(Collected data entries)
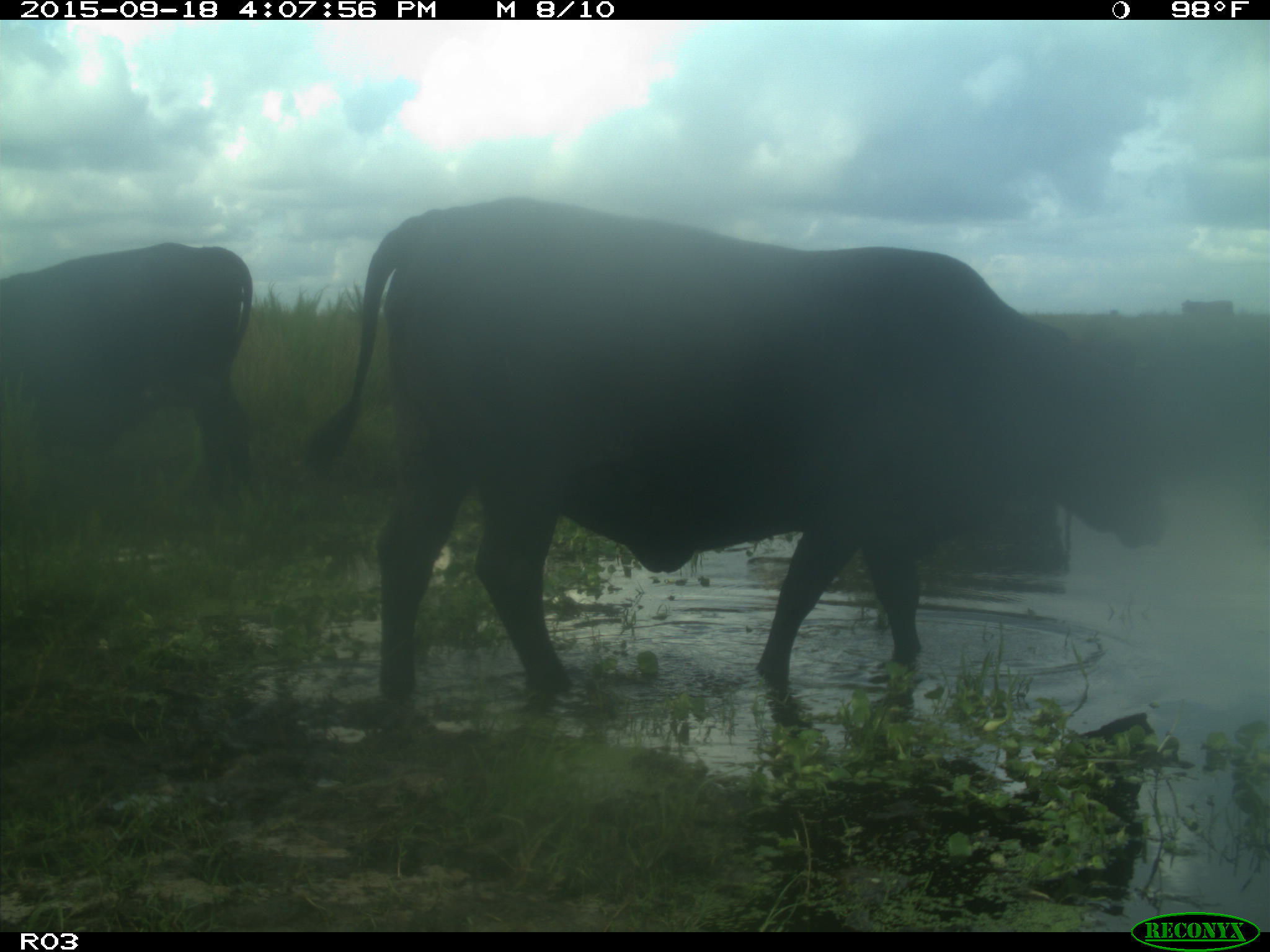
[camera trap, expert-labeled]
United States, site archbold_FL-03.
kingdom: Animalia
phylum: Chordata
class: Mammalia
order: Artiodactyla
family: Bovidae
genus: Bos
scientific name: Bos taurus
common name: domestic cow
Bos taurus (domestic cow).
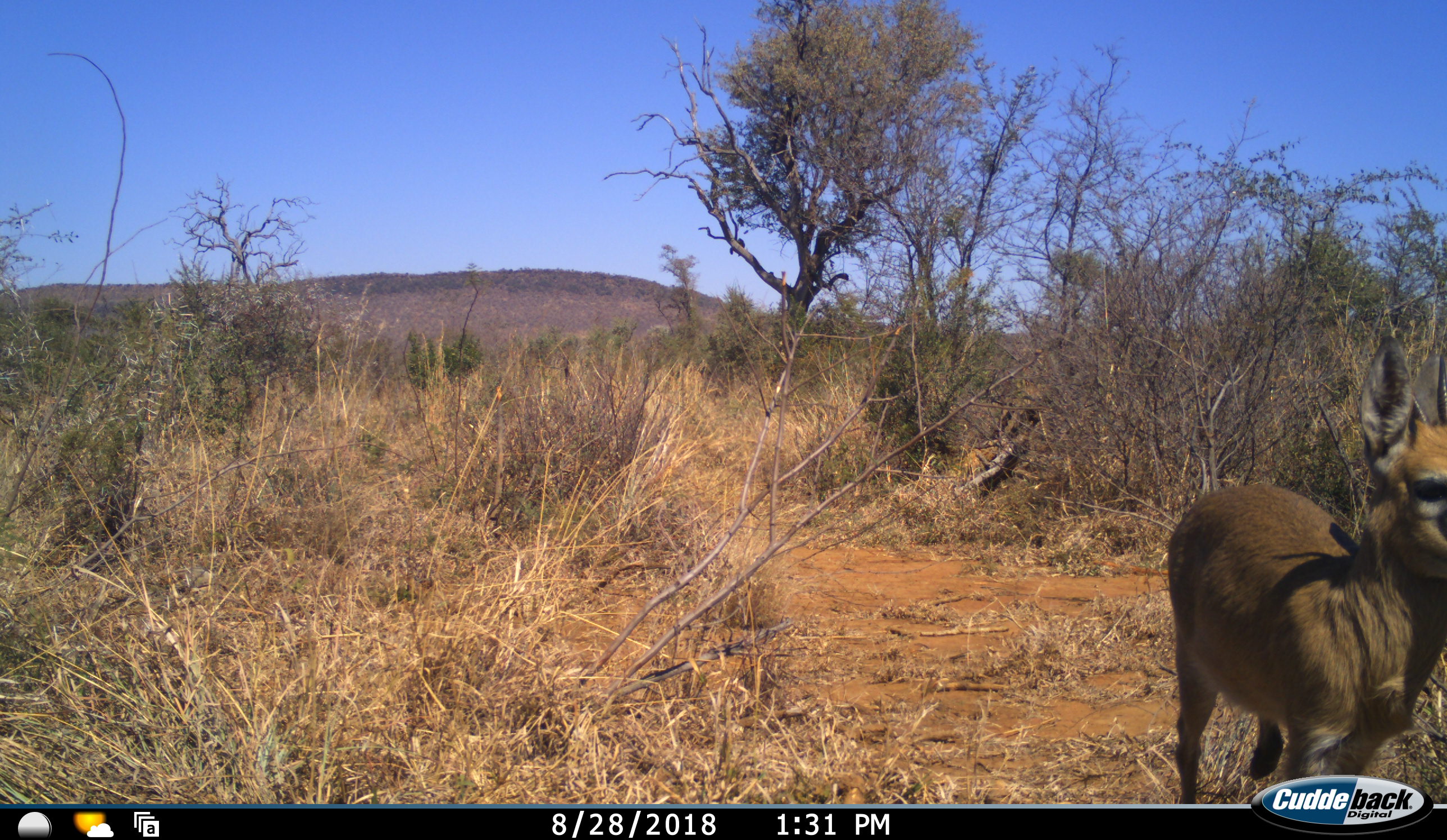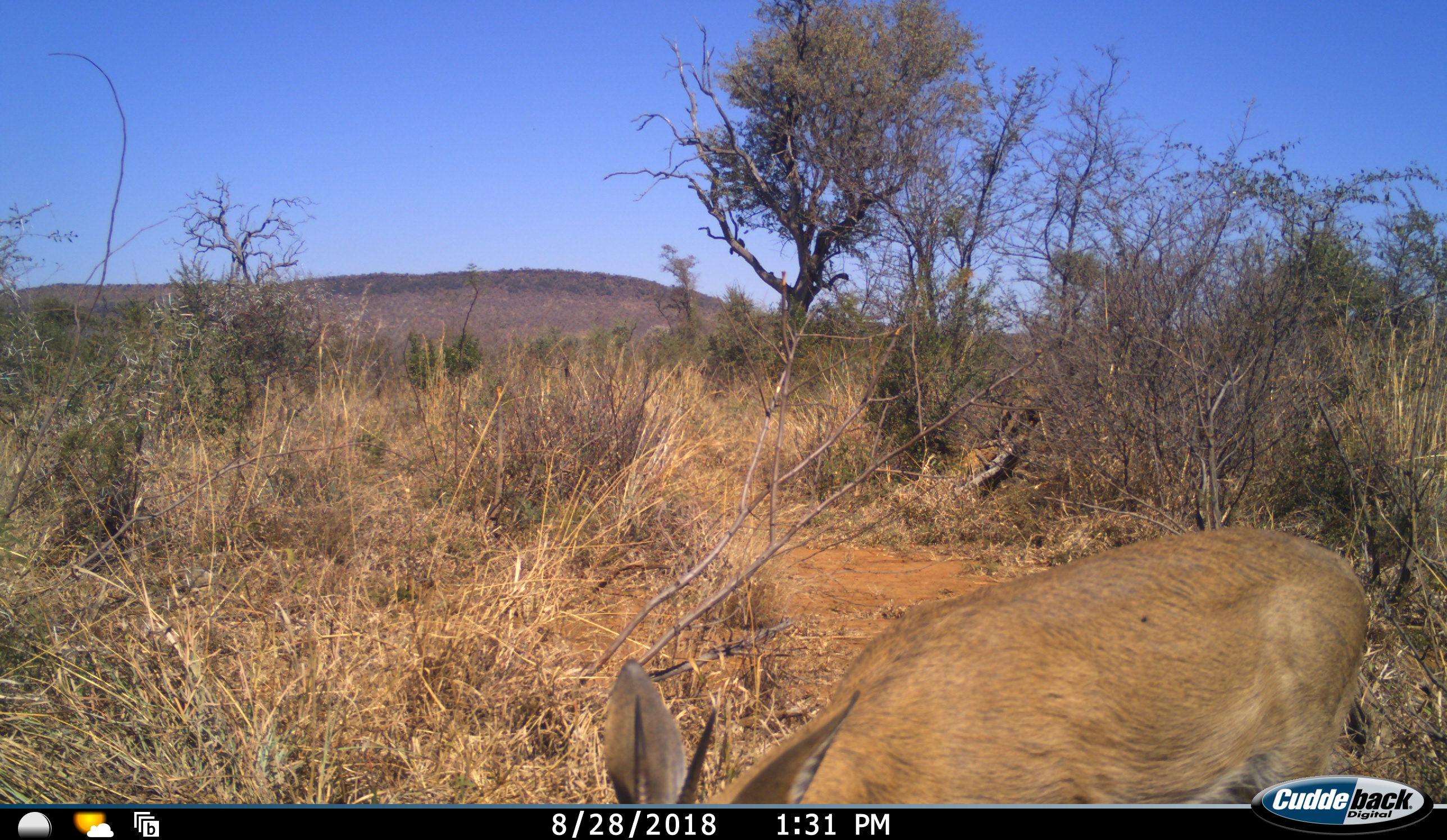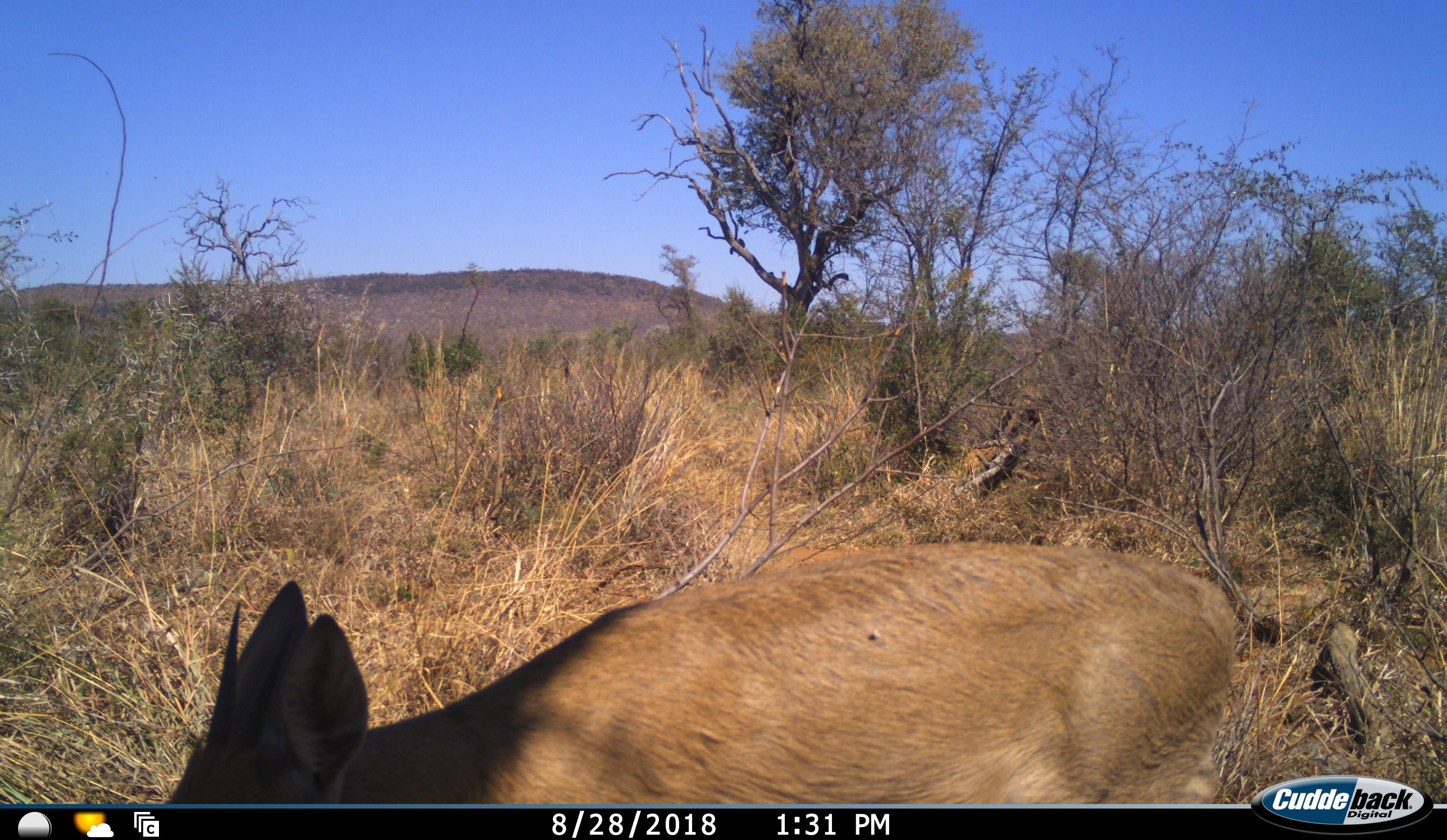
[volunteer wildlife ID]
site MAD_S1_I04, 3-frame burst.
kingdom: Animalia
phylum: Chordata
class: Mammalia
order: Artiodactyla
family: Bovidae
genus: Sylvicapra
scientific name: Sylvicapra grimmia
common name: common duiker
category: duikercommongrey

What needs to be done:
Copy every record exactly as written, leaving out the pictures.

Solution:
[camera trap, expert-labeled]
United States, site archbold_FL-03.
kingdom: Animalia
phylum: Chordata
class: Mammalia
order: Artiodactyla
family: Bovidae
genus: Bos
scientific name: Bos taurus
common name: domestic cow
Bos taurus (domestic cow).
[volunteer wildlife ID]
site MAD_S1_I04, 3-frame burst.
kingdom: Animalia
phylum: Chordata
class: Mammalia
order: Artiodactyla
family: Bovidae
genus: Sylvicapra
scientific name: Sylvicapra grimmia
common name: common duiker
category: duikercommongrey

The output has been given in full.